[Recorded data]
▼
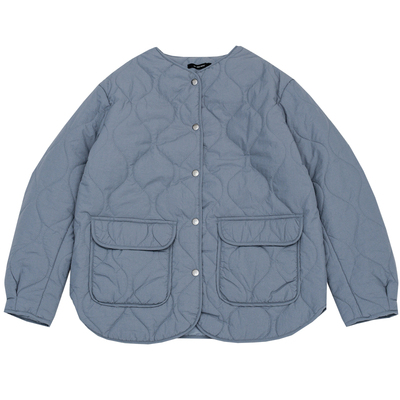 KNgs 冬季复古日系菱形格纯色短款开衫圆领内胆薄款棉衣外套女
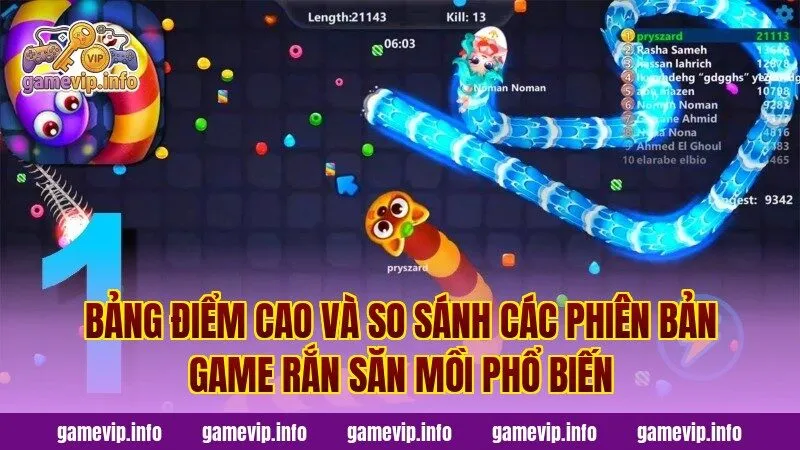 Bảng điểm cao và so sánh các phiên bản game rắn săn mồi phổ biến
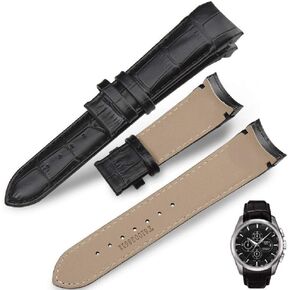 Compatible 24mm Curved Leather Watch Strap Fits Curvedend Watches Without Buckle (Black)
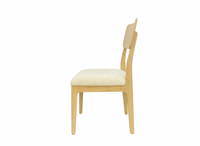 Ensemble de table basse moderne avec 4 chaises en frêne massif et placage MDF, table ronde finition naturelle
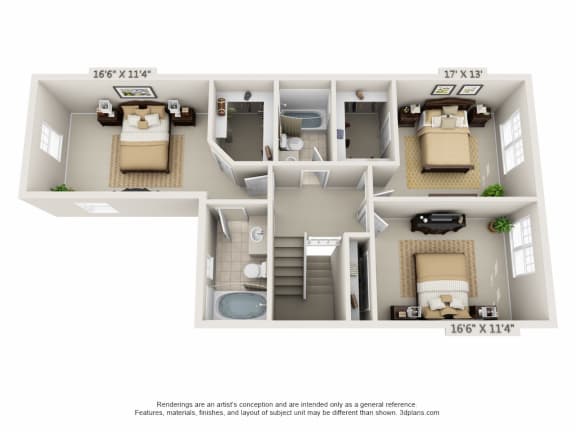 This is a 3D floor plan of a 1578 square foot 3 bedroom Flagship townhome at Nantucket Apartments in Loveland, OH.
▲
_Assigned task_:
The records above, minus their pictures, are to be returned word for word.

_Output of the exercise_:
 KNgs 冬季复古日系菱形格纯色短款开衫圆领内胆薄款棉衣外套女
 Bảng điểm cao và so sánh các phiên bản game rắn săn mồi phổ biến
 Compatible 24mm Curved Leather Watch Strap Fits Curvedend Watches Without Buckle (Black)
 Ensemble de table basse moderne avec 4 chaises en frêne massif et placage MDF, table ronde finition naturelle
 This is a 3D floor plan of a 1578 square foot 3 bedroom Flagship townhome at Nantucket Apartments in Loveland, OH.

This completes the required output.